Forum Discussion
Calculated Column with hours greater than 24 in SharePoint list
I am tying to make a calculated field in a custom SharePoint list that takes the total hours an employee worked in a week and then subtract the time in break codes, but SharePoint seams to have issue with showing hours greater than 24.
I do this all the time in Excel when is have the format set to [h]:mm:ss and have no problems, I would like to build this data on SharePoint so that I can use it in other parts of my site.
For example 33:21:49 total hours and 6:29:56 in break Excel will return 26:51:53 no issue, SharePoint returns either ?Name or #VALUE! on every entry that is over 24 hours.
A few things I have tried is adding the days up of that I enter the 33:21:49 as 1:09:21:49 instead.
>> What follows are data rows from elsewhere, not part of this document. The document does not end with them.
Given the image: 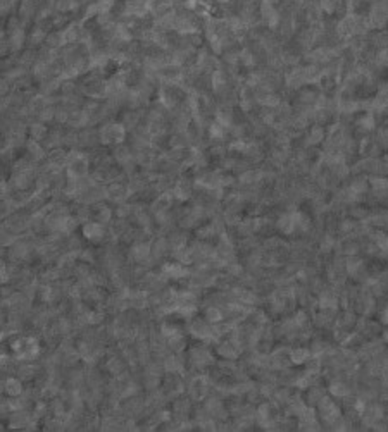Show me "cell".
Masks as SVG:
<instances>
[{
  "label": "cell",
  "instance_id": "obj_1",
  "mask_svg": "<svg viewBox=\"0 0 388 432\" xmlns=\"http://www.w3.org/2000/svg\"><path fill=\"white\" fill-rule=\"evenodd\" d=\"M316 410H318V417L325 422L326 425H335V422L342 417V411L338 408V405L328 396H323L321 400L318 401Z\"/></svg>",
  "mask_w": 388,
  "mask_h": 432
},
{
  "label": "cell",
  "instance_id": "obj_2",
  "mask_svg": "<svg viewBox=\"0 0 388 432\" xmlns=\"http://www.w3.org/2000/svg\"><path fill=\"white\" fill-rule=\"evenodd\" d=\"M107 238V229L104 224L95 222V220H86L83 224V239L90 243H100Z\"/></svg>",
  "mask_w": 388,
  "mask_h": 432
},
{
  "label": "cell",
  "instance_id": "obj_3",
  "mask_svg": "<svg viewBox=\"0 0 388 432\" xmlns=\"http://www.w3.org/2000/svg\"><path fill=\"white\" fill-rule=\"evenodd\" d=\"M4 392H6L9 398L21 396L24 392L23 381L19 379V377H7V379L4 381Z\"/></svg>",
  "mask_w": 388,
  "mask_h": 432
},
{
  "label": "cell",
  "instance_id": "obj_4",
  "mask_svg": "<svg viewBox=\"0 0 388 432\" xmlns=\"http://www.w3.org/2000/svg\"><path fill=\"white\" fill-rule=\"evenodd\" d=\"M311 355L312 353L309 350H306V348H293V350H290L288 358H290V363L304 365V363H307L309 360H311Z\"/></svg>",
  "mask_w": 388,
  "mask_h": 432
},
{
  "label": "cell",
  "instance_id": "obj_5",
  "mask_svg": "<svg viewBox=\"0 0 388 432\" xmlns=\"http://www.w3.org/2000/svg\"><path fill=\"white\" fill-rule=\"evenodd\" d=\"M337 303H338V296L333 291H323L321 294H319V298H318V307H319V310H326V308H337Z\"/></svg>",
  "mask_w": 388,
  "mask_h": 432
},
{
  "label": "cell",
  "instance_id": "obj_6",
  "mask_svg": "<svg viewBox=\"0 0 388 432\" xmlns=\"http://www.w3.org/2000/svg\"><path fill=\"white\" fill-rule=\"evenodd\" d=\"M238 348L233 345L232 341H226V343H221L218 346V353L226 360H235V358L238 356Z\"/></svg>",
  "mask_w": 388,
  "mask_h": 432
},
{
  "label": "cell",
  "instance_id": "obj_7",
  "mask_svg": "<svg viewBox=\"0 0 388 432\" xmlns=\"http://www.w3.org/2000/svg\"><path fill=\"white\" fill-rule=\"evenodd\" d=\"M204 317L207 318L210 324H218L224 318V312H223V308L218 305H209L204 310Z\"/></svg>",
  "mask_w": 388,
  "mask_h": 432
},
{
  "label": "cell",
  "instance_id": "obj_8",
  "mask_svg": "<svg viewBox=\"0 0 388 432\" xmlns=\"http://www.w3.org/2000/svg\"><path fill=\"white\" fill-rule=\"evenodd\" d=\"M330 392L335 398H345L348 395V386L342 381H333L330 384Z\"/></svg>",
  "mask_w": 388,
  "mask_h": 432
},
{
  "label": "cell",
  "instance_id": "obj_9",
  "mask_svg": "<svg viewBox=\"0 0 388 432\" xmlns=\"http://www.w3.org/2000/svg\"><path fill=\"white\" fill-rule=\"evenodd\" d=\"M375 241H376V247L380 248L381 252L388 253V234H385V233H378L376 238H375Z\"/></svg>",
  "mask_w": 388,
  "mask_h": 432
},
{
  "label": "cell",
  "instance_id": "obj_10",
  "mask_svg": "<svg viewBox=\"0 0 388 432\" xmlns=\"http://www.w3.org/2000/svg\"><path fill=\"white\" fill-rule=\"evenodd\" d=\"M333 245H335V239H333L331 236H325V239L321 241V252L328 253L333 248Z\"/></svg>",
  "mask_w": 388,
  "mask_h": 432
},
{
  "label": "cell",
  "instance_id": "obj_11",
  "mask_svg": "<svg viewBox=\"0 0 388 432\" xmlns=\"http://www.w3.org/2000/svg\"><path fill=\"white\" fill-rule=\"evenodd\" d=\"M343 252H345L347 255H350V257H354V255L359 253V245L354 243V241L347 243V245H345V250H343Z\"/></svg>",
  "mask_w": 388,
  "mask_h": 432
},
{
  "label": "cell",
  "instance_id": "obj_12",
  "mask_svg": "<svg viewBox=\"0 0 388 432\" xmlns=\"http://www.w3.org/2000/svg\"><path fill=\"white\" fill-rule=\"evenodd\" d=\"M380 317H381V322H383V324H388V305H386L385 308H383V312H381Z\"/></svg>",
  "mask_w": 388,
  "mask_h": 432
},
{
  "label": "cell",
  "instance_id": "obj_13",
  "mask_svg": "<svg viewBox=\"0 0 388 432\" xmlns=\"http://www.w3.org/2000/svg\"><path fill=\"white\" fill-rule=\"evenodd\" d=\"M383 341L388 343V329H385V331H383Z\"/></svg>",
  "mask_w": 388,
  "mask_h": 432
}]
</instances>
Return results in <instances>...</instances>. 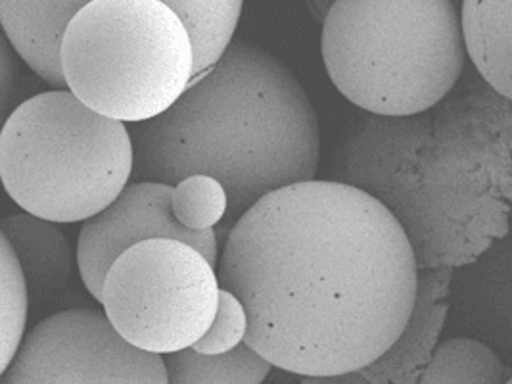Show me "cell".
Listing matches in <instances>:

For the formula I've played with variations of;
=TEXT(([Total Hours]-[Total Break]),"hh:mm:ss") and =TEXT(([Total Hours]-[Total Break]),"[h]:mm:ss")
Not sure if I'm missing something for the syntax to calculate right.
Any suggestions?
I kinda go it to work, it still will not display in the [h]:mm:ss format if it is lager than a day, but at least it will be a number that could be used to figure things like employee's productivity for the week (i.e. if they worked [Column Name] number of accounts over [Calculated Column] time). There is possibly a better way to do this, but that is what I eventually worked out if anyone ever needs to do the same;
=(SUM((TIME((REPLACE([Column], 3, 6, "")), 0, 0)), (REPLACE([Column], 1, 2, "00")), (IF(((REPLACE([Column], 3, 6, "")) > 24), 1, 0)))
4 Replies
- Myerith RaeCopper Contributor
I kinda go it to work, it still will not display in the [h]:mm:ss format if it is lager than a day, but at least it will be a number that could be used to figure things like employee's productivity for the week (i.e. if they worked [Column Name] number of accounts over [Calculated Column] time). There is possibly a better way to do this, but that is what I eventually worked out if anyone ever needs to do the same;
=(SUM((TIME((REPLACE([Column], 3, 6, "")), 0, 0)), (REPLACE([Column], 1, 2, "00")), (IF(((REPLACE([Column], 3, 6, "")) > 24), 1, 0)))
- bodeiCopper ContributorHi there,
Late to this discussion, looking for a solution to a similar problem - time difference of mostly less than 24 hrs, but wanna cater for when it does exceed 1 day w/o complicate the display format. My calculated column:
=CONCATENATE(INT(([Time2]-[Time1])*24), TEXT(([Time2]-[Time1]),":mm:ss")
Which gives this:
26:11:34
HTH s1
- Deleted
I think you have to look more into date then hours as hours are only 24.. use date diff to get to the correct result!
- Myerith RaeCopper Contributor
Not all entries will be over 24, all part time employees or anyone who doesn't work the full week doesn't have this issue.